Retype each record shown below, leaving every character as it is.

--- --- ---

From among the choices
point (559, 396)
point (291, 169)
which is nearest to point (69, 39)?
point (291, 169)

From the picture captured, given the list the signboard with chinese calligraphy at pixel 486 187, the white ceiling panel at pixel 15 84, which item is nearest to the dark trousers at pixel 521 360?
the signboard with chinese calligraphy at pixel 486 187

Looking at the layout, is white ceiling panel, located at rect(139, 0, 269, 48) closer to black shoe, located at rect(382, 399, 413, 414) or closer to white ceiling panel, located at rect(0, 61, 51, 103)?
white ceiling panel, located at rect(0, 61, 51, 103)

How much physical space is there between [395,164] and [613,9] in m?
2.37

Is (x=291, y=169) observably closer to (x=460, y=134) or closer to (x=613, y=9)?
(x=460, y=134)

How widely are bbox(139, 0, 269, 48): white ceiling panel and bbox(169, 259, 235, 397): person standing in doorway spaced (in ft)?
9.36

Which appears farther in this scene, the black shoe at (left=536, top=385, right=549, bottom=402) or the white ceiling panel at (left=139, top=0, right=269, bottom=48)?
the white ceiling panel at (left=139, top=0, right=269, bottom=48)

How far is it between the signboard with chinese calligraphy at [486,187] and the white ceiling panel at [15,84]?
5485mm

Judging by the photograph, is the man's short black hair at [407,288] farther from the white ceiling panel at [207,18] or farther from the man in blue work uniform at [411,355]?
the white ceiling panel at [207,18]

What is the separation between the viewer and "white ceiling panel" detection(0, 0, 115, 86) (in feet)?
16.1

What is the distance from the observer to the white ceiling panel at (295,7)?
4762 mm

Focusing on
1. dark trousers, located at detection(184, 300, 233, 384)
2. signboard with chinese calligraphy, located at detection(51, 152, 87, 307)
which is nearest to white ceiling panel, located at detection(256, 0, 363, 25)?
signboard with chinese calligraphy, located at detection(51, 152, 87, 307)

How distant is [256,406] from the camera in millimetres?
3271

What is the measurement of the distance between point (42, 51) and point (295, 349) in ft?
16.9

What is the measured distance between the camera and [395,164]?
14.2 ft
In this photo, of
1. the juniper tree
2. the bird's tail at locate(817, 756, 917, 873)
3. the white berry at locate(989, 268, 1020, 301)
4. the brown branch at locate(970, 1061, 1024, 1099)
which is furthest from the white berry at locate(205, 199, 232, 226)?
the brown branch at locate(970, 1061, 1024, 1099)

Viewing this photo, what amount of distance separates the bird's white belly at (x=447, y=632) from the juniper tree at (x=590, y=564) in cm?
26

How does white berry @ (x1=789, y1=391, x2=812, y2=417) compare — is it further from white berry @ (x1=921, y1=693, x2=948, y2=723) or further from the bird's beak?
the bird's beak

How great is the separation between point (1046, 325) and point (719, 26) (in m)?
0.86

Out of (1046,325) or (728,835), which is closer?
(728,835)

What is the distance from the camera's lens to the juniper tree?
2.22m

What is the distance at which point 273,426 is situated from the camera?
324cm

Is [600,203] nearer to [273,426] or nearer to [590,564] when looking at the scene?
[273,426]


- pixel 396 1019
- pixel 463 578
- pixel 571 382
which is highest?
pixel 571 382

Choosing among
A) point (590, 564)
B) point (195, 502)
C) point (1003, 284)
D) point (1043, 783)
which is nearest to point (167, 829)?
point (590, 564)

--- --- ---

### Reply to the exercise
From among the choices
point (559, 396)
point (291, 169)
which is nearest to point (69, 39)?
point (291, 169)

From the picture captured, given the list the signboard with chinese calligraphy at pixel 486 187, the white ceiling panel at pixel 15 84, which item is nearest to the dark trousers at pixel 521 360?
the signboard with chinese calligraphy at pixel 486 187

Looking at the layout, is white ceiling panel, located at rect(139, 0, 269, 48) closer to black shoe, located at rect(382, 399, 413, 414) or closer to white ceiling panel, located at rect(0, 61, 51, 103)?
white ceiling panel, located at rect(0, 61, 51, 103)

How much physical space is there between [395,164] and [613,9] in m?
2.37

Is (x=291, y=169) observably closer to (x=460, y=134) or closer to (x=613, y=9)?
(x=460, y=134)

How widely are bbox(139, 0, 269, 48): white ceiling panel and bbox(169, 259, 235, 397): person standing in doorway spaced (in ft)?
9.36

Which appears farther in this scene, the black shoe at (left=536, top=385, right=549, bottom=402) or the white ceiling panel at (left=139, top=0, right=269, bottom=48)?
the white ceiling panel at (left=139, top=0, right=269, bottom=48)

How far is it between the signboard with chinese calligraphy at [486,187] and the white ceiling panel at [15,84]?
5485mm

Judging by the photograph, is the man's short black hair at [407,288] farther from the white ceiling panel at [207,18] or farther from the man in blue work uniform at [411,355]?
the white ceiling panel at [207,18]

What is the separation between the viewer and "white ceiling panel" detection(0, 0, 115, 86) (in feet)?
16.1

What is the distance from the observer to the white ceiling panel at (295,7)?
4762 mm

Focusing on
1. dark trousers, located at detection(184, 300, 233, 384)
2. signboard with chinese calligraphy, located at detection(51, 152, 87, 307)
which is nearest to white ceiling panel, located at detection(256, 0, 363, 25)?
signboard with chinese calligraphy, located at detection(51, 152, 87, 307)

How distant is [256,406] from the camera in millimetres?
3271

What is the measurement of the distance between point (42, 51) and point (295, 349) in ft?
16.9

What is the measured distance between the camera and [395,164]?
14.2 ft
In this photo, of
1. the juniper tree
2. the bird's tail at locate(817, 756, 917, 873)
3. the white berry at locate(989, 268, 1020, 301)
4. the brown branch at locate(970, 1061, 1024, 1099)
which is furthest from the white berry at locate(205, 199, 232, 226)?
the brown branch at locate(970, 1061, 1024, 1099)

Viewing this photo, what amount of distance separates the bird's white belly at (x=447, y=632) from the juniper tree at (x=590, y=564) in cm?
26

How does white berry @ (x1=789, y1=391, x2=812, y2=417) compare — is it further from white berry @ (x1=921, y1=693, x2=948, y2=723) or further from the bird's beak?
the bird's beak

How great is the separation between point (1046, 325) and point (719, 26) (in m)?
0.86

Out of (1046,325) or (728,835), which is closer?
(728,835)

What is the distance from the camera's lens to the juniper tree?
2.22m

What is the distance at which point 273,426 is situated from the camera?
324cm

Is [600,203] nearer to [273,426] or nearer to [590,564] when looking at the scene?
[273,426]


- pixel 396 1019
- pixel 463 578
- pixel 571 382
which is highest?
pixel 571 382

Choosing among
A) point (590, 564)
B) point (195, 502)
C) point (1003, 284)
D) point (1043, 783)
which is nearest to point (167, 829)?
point (590, 564)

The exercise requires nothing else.